--- Exercise data Enclosed Below ---

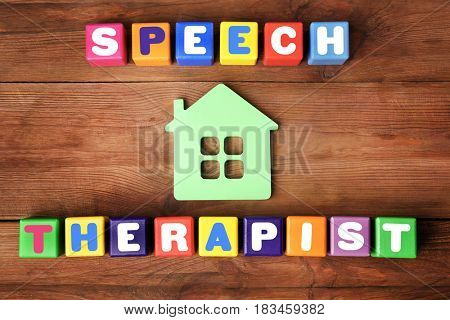 Colourful cubes with text SPEECH THERAPIST on wooden background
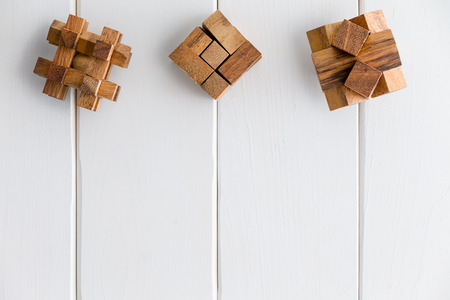 Three geometric interlocked wooden puzzles arranged in a neat line as a top border on white painted wood boards with copy space Фото со стока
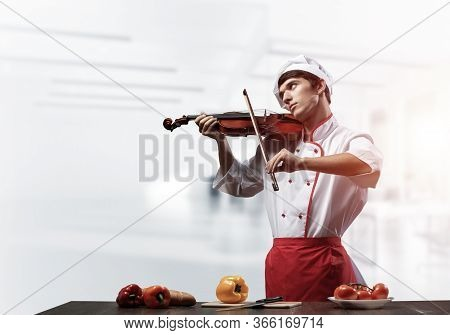 Young Male Chef With Violin Standing Near Cooking Table With Vegetables. Handsome Chef In White Hat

--- End of Enclosed Exercise data ---

Only the text of the listing above is wanted, transcribed exactly, without its images.

 Colourful cubes with text SPEECH THERAPIST on wooden background
 Three geometric interlocked wooden puzzles arranged in a neat line as a top border on white painted wood boards with copy space Фото со стока
 Young Male Chef With Violin Standing Near Cooking Table With Vegetables. Handsome Chef In White Hat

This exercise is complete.